* _Cosa si chiede_
a. Dal brano su Ulisse e i Fenici, estrai tutto il testo che va da "A mio modo di" giù fino a "non domata rivendicazione.".
b. Rispondi a queste domande sul brano su Ulisse e i Fenici:
(i) Da dove a dove dominano il mare i Fenici?
(ii) Che cosa rappresenta l'ira di Poseidone?
(iii) Come si chiama la città dei Sicani?

* _Brano da leggere_
'''

A mio modo di vedere, ciò assume la precisa funzione di evidenziare una concezione di vita ed esperienze contrapposte e rivali. Storicamente, con i Fenici che da Sidone a Gibilterra  dominano il mare, chiunque avesse voluto vivere in quell’area avrebbe dovuto fare i conti. Cosicchè i viaggi di Ulisse divengono, in realtà, le peregrinazioni di un inviato dai Fenici in esilio, perchè l’eroe di essi teme lo straripante potere e contro di essi, malgrado l’intrinseca debolezza del confronto, egli cerca di affermare la propria personalità. Nelle avventure di Ulisse vi è costrizione ma il loro racconto, al tempo stesso, è indice di non domata rivendicazione.

Per logica ed evidenza consegue – nel quadro delle indagini e delle sensazionali scoperte di Samuel Butler, di Lewis Greeville Pocock e di Vincenzo Barrabini – che l’ira di Poseidone stia a rappresentare, sotto la trasfigurazione poetica e nel suggestivo mascheramento dei fatti, l’ira dei Fenici così come l’aiuto di Minerva voglia simboleggiare, in contrappunto, la mentalità ed il mondo greco. Nettuno è lo straniero venuto dal mare che riporta i Feaci sul mare, acconcia alle loro qualità marinare, pur non abbandonando Ypereia, la città dei Sicani. Vicinanza e comunanza fra i due popoli, a dispetto di comuni parentele, mettono Ulisse inevitabilmente in lotta anche con Polifemo, dato che le antiche e primitive  abitudini terragne e la vita pastorale dei Ciclopi, alla lunga, caratterizzano un’epoca in via di progressivo esaurimento e non possono coesistere con un’inarrestabile evoluzione in atto.

'''

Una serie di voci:
'''

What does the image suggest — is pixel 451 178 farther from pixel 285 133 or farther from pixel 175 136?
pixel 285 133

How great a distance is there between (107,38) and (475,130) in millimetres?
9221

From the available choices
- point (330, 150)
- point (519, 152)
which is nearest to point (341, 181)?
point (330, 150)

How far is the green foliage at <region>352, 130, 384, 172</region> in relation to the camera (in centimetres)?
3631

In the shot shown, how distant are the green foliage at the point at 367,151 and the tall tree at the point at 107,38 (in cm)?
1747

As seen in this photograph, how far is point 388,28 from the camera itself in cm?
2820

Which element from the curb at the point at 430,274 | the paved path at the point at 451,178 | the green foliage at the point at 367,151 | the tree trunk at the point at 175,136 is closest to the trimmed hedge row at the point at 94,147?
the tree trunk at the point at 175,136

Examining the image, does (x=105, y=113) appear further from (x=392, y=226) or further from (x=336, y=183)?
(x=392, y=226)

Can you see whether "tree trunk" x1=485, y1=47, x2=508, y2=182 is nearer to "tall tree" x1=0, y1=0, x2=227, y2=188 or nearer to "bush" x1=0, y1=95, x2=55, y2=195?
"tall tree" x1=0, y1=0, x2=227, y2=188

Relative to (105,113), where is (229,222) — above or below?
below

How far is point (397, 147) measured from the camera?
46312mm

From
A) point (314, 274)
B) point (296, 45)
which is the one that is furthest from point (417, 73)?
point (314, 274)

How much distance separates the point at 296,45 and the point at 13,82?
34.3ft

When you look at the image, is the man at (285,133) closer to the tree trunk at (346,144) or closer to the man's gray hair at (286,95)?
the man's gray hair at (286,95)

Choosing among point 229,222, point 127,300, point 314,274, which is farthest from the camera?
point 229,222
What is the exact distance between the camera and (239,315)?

'''

* _Risposte per compito_
a.
A mio modo di vedere, ciò assume la precisa funzione di evidenziare una concezione di vita ed esperienze contrapposte e rivali. Storicamente, con i Fenici che da Sidone a Gibilterra  dominano il mare, chiunque avesse voluto vivere in quell’area avrebbe dovuto fare i conti. Cosicchè i viaggi di Ulisse divengono, in realtà, le peregrinazioni di un inviato dai Fenici in esilio, perchè l’eroe di essi teme lo straripante potere e contro di essi, malgrado l’intrinseca debolezza del confronto, egli cerca di affermare la propria personalità. Nelle avventure di Ulisse vi è costrizione ma il loro racconto, al tempo stesso, è indice di non domata rivendicazione.

b.
(i) Da Sidone a Gibilterra.
(ii) L'ira dei Fenici.
(iii) Ypereia.